READING TEXT:
##############################

Memory constrained devices such as printers have been well addressed with various techniques such as banding and compression. SVG contains a number of filter and transparency effects which are moderately easy to do for screen resolutions. A printer page may contain hundreds of megabytes of image data per page, thus dealing with filtering and transparency provides an interesting challenge in such memory constrained printers. Our experience in dealing with high resolution compositing will be described, along with some results.

Other layout languages, such as XHTML are useful for applications such as printing. We will compare SVG with XHTML as a language of choice for printing applications. Similarly, XML based layout such as XSL-FO is a good choice for controlling the appearance of printed output. Both XHTML and XSL-FO are layout languages which manage the placement of objects within a given page area. SVG in its current form is a presentation language. This means that the layout algorithms are controlled prior to the SVG rendering and presentation. As such, SVG as a page description language may be used as the output render target under the control of a higher level layout control language. Thus, SVG as the final presentation form complements true layout languages to form a complete print rendering solution.

The existing SVG specification is a good basis for the development of a definitive page description language. Once the specific needs of printing are addressed with the appropriate extensions to support pagination and extended color support, SVG printing has the potential to become ubiquitous.

##############################

APPLY WHAT YOU READ:
**1)** List every acronym that the SVG printing text uses to name a language or format.
**2)** Reproduce the records from the first line through the line holding "The Teacher's Rescue", inclusive, and leave out the pictures.

##############################

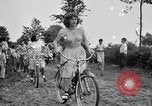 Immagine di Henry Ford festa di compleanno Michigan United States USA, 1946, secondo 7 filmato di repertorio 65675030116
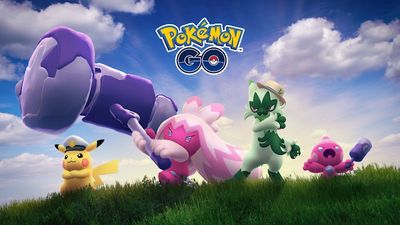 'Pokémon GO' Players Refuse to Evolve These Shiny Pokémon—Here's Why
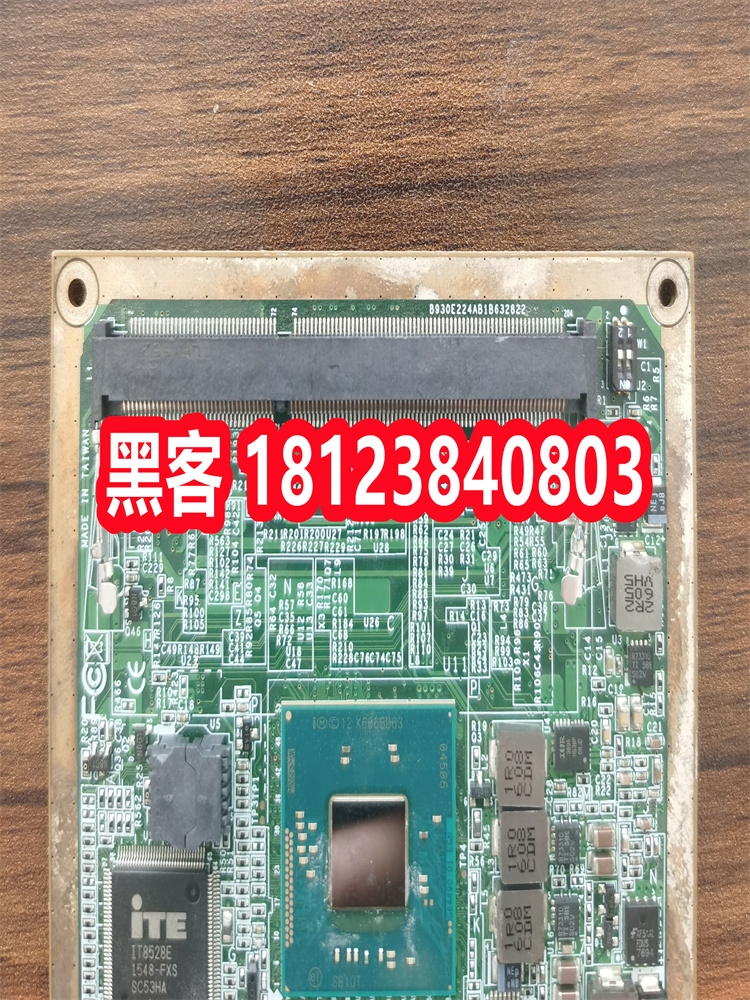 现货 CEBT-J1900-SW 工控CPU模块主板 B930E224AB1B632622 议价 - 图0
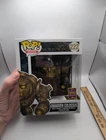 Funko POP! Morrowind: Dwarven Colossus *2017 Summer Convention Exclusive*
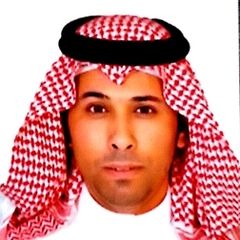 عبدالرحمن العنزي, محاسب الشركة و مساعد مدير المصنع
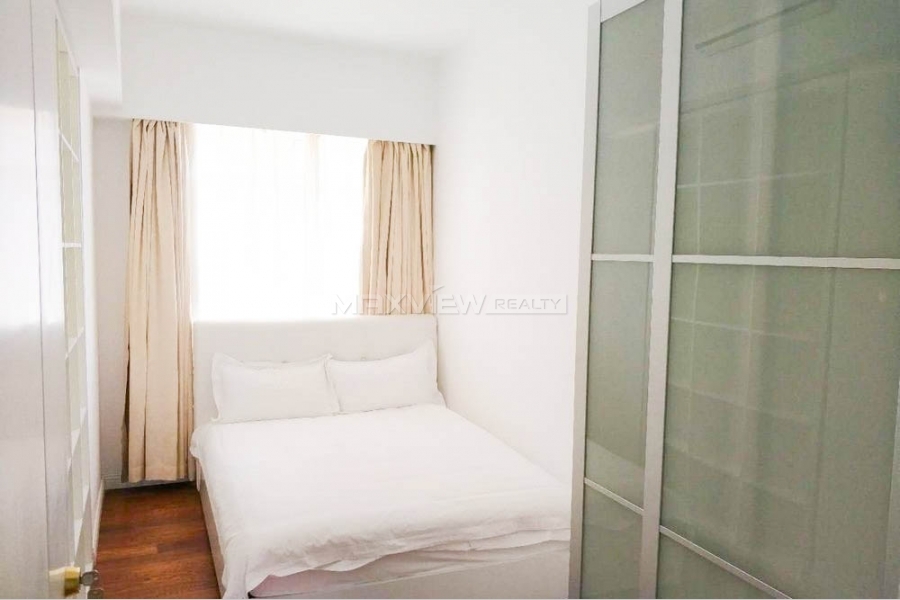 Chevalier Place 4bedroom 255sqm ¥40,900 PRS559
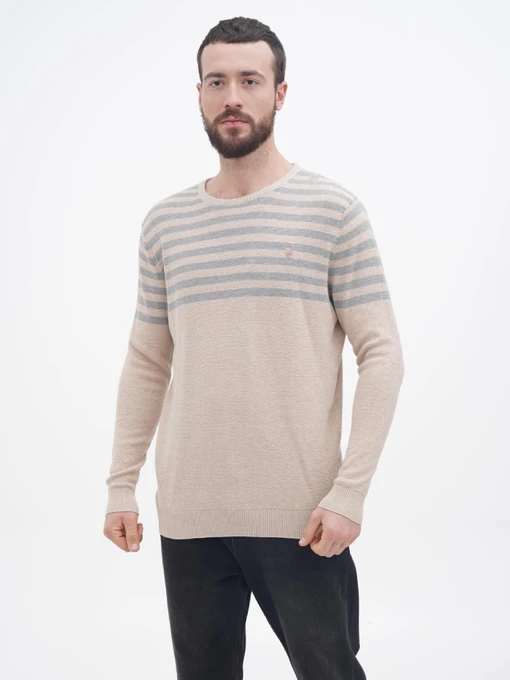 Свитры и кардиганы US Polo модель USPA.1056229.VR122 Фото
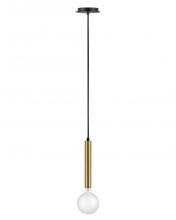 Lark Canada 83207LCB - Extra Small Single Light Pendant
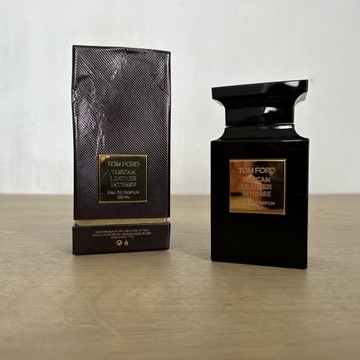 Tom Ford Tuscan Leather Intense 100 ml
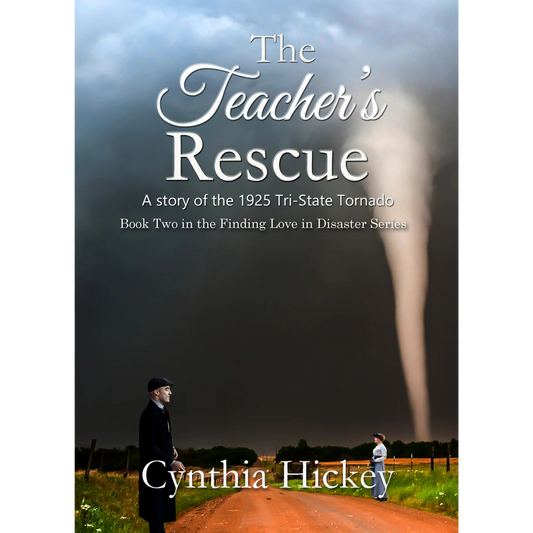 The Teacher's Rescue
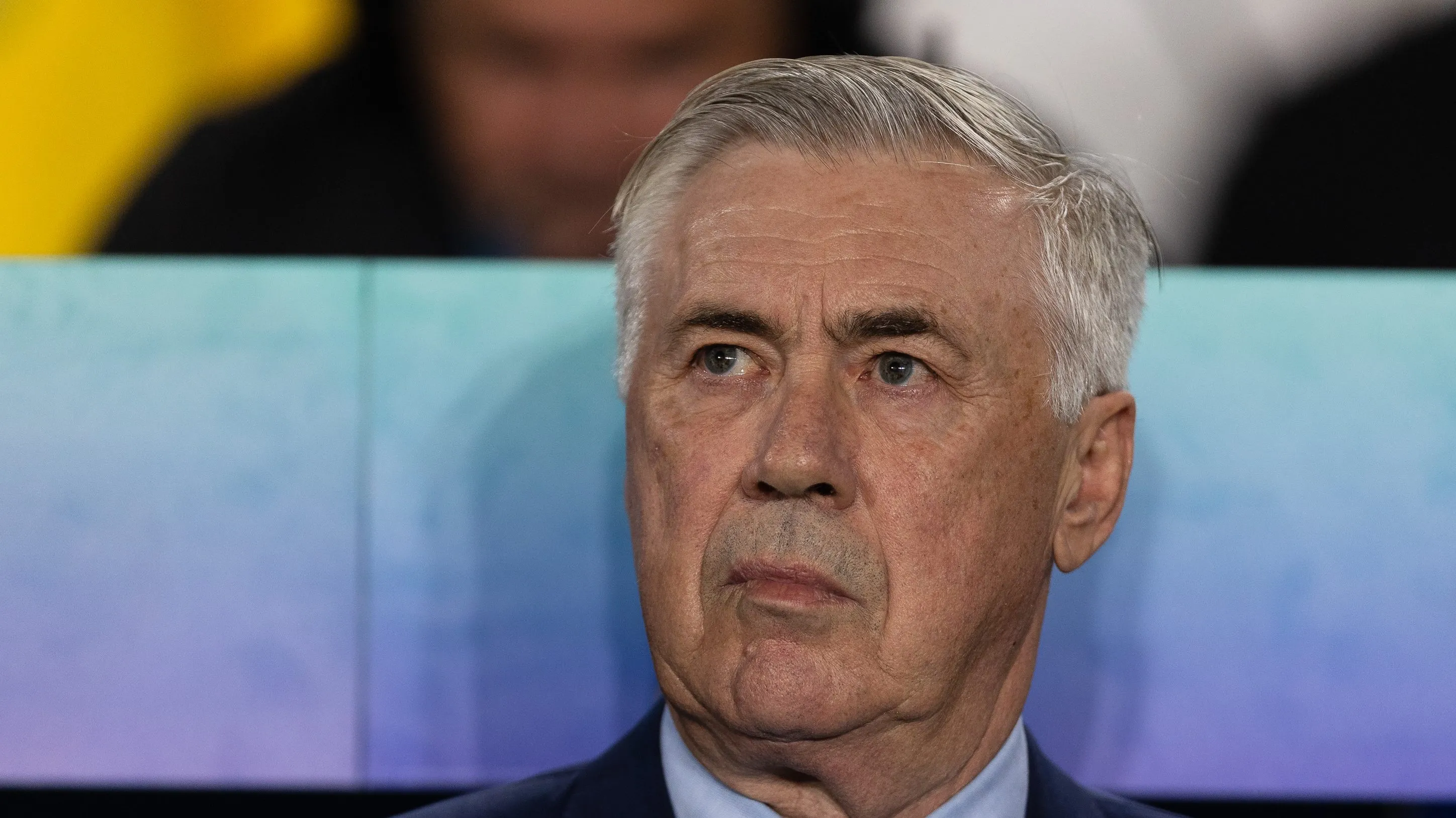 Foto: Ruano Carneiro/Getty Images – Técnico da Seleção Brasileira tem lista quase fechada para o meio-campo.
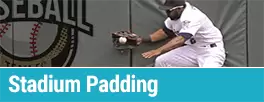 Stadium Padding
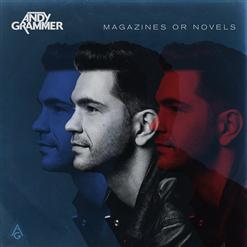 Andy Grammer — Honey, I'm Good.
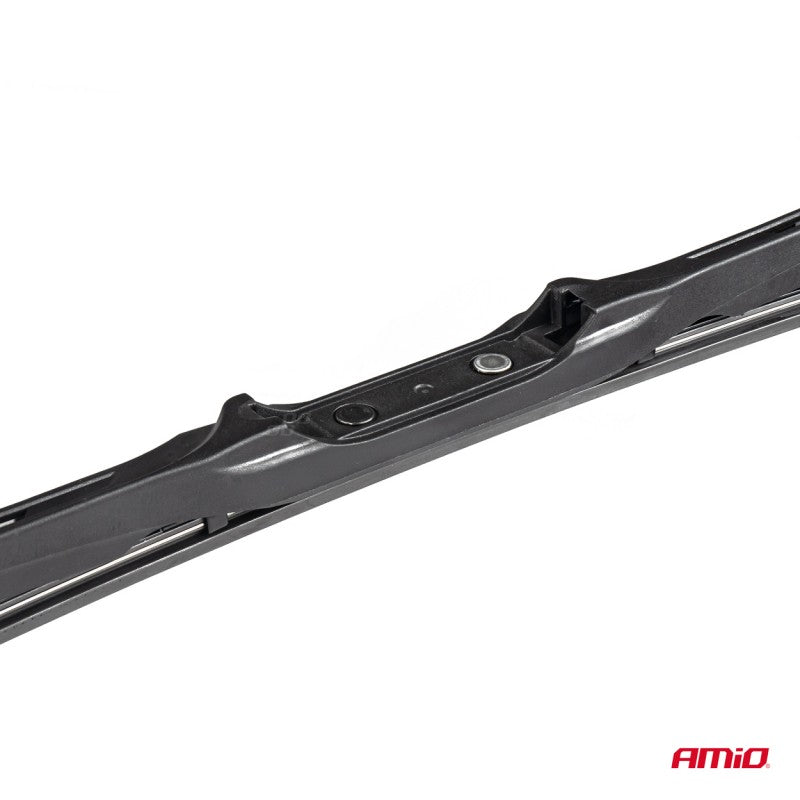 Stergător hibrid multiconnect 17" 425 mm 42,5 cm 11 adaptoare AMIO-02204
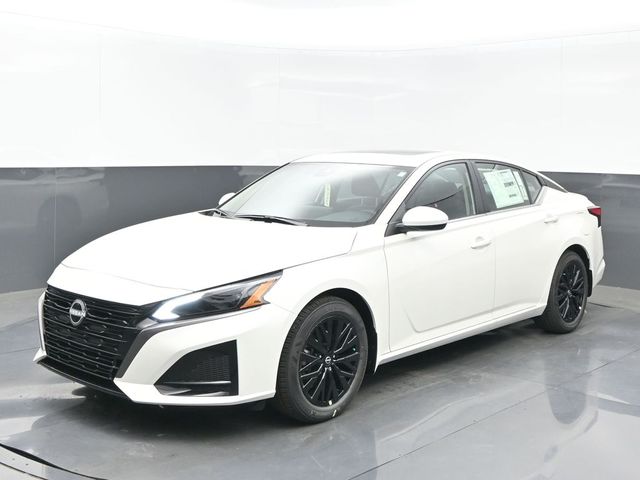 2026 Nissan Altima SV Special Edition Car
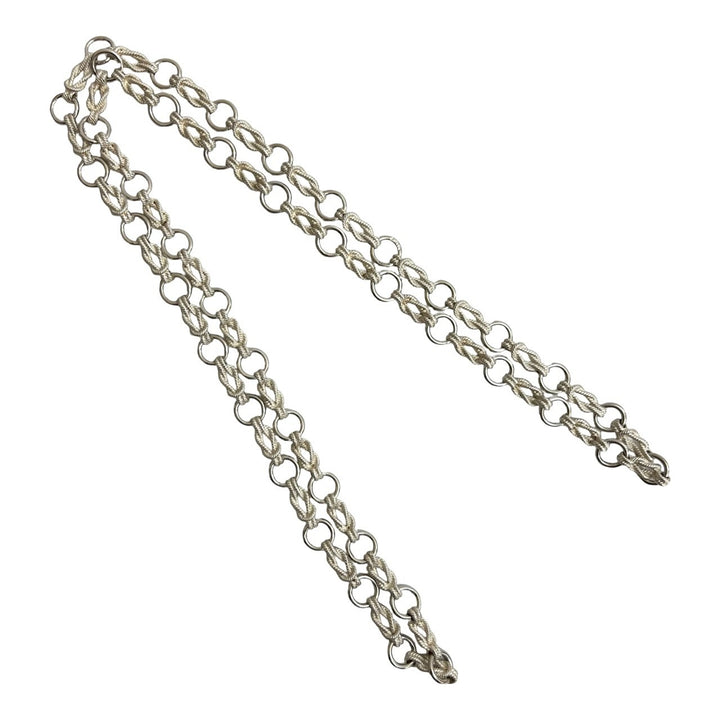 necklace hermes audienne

##############################

EXPECTED RESPONSES:
**1)** SVG, XHTML, XML, XSL-FO

**2)**
 Immagine di Henry Ford festa di compleanno Michigan United States USA, 1946, secondo 7 filmato di repertorio 65675030116
 'Pokémon GO' Players Refuse to Evolve These Shiny Pokémon—Here's Why
 现货 CEBT-J1900-SW 工控CPU模块主板 B930E224AB1B632622 议价 - 图0
 Funko POP! Morrowind: Dwarven Colossus *2017 Summer Convention Exclusive*
 عبدالرحمن العنزي, محاسب الشركة و مساعد مدير المصنع
 Chevalier Place 4bedroom 255sqm ¥40,900 PRS559
 Свитры и кардиганы US Polo модель USPA.1056229.VR122 Фото
 Lark Canada 83207LCB - Extra Small Single Light Pendant
 Tom Ford Tuscan Leather Intense 100 ml
 The Teacher's Rescue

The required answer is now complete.